Task description:
Keep only the lines of the listing that contain the string "woman", and treat uppercase and lowercase as different.

Recorded information:

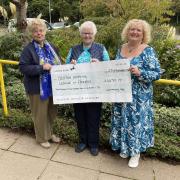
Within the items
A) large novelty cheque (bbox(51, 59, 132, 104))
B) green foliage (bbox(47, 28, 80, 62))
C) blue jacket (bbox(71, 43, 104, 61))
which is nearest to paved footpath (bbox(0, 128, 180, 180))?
large novelty cheque (bbox(51, 59, 132, 104))

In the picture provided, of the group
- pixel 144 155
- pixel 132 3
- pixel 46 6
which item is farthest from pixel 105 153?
pixel 46 6

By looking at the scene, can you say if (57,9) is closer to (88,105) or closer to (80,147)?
(80,147)

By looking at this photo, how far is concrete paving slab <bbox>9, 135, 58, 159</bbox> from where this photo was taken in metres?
4.02

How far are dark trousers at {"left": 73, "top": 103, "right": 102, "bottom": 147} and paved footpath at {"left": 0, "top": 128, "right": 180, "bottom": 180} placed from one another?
197mm

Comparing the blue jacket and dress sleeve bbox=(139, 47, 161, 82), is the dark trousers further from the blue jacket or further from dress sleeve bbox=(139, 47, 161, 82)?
dress sleeve bbox=(139, 47, 161, 82)

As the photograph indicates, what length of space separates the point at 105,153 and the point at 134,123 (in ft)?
2.51

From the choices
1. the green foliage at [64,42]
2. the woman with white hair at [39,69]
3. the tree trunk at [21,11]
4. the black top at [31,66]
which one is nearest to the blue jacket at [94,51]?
the woman with white hair at [39,69]

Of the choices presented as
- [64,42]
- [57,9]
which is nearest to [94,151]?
[64,42]

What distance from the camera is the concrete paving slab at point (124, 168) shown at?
3.66 metres

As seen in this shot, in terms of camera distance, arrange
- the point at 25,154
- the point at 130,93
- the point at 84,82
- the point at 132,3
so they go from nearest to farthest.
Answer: the point at 130,93 → the point at 84,82 → the point at 25,154 → the point at 132,3

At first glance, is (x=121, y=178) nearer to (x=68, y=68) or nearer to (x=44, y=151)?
(x=44, y=151)

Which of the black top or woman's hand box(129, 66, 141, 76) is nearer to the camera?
woman's hand box(129, 66, 141, 76)

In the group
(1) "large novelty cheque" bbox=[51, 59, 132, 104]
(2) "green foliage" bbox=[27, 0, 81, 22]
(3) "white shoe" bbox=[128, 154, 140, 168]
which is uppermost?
(2) "green foliage" bbox=[27, 0, 81, 22]

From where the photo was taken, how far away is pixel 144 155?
404cm
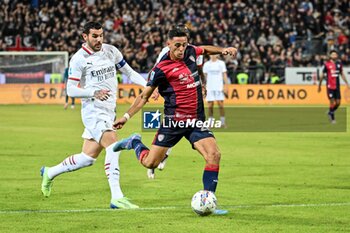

Task answer:
2. the woman with white hair at [39,69]
the woman with white hair at [39,69]
Which of the black top or woman's hand box(129, 66, 141, 76) is nearer to the camera?
woman's hand box(129, 66, 141, 76)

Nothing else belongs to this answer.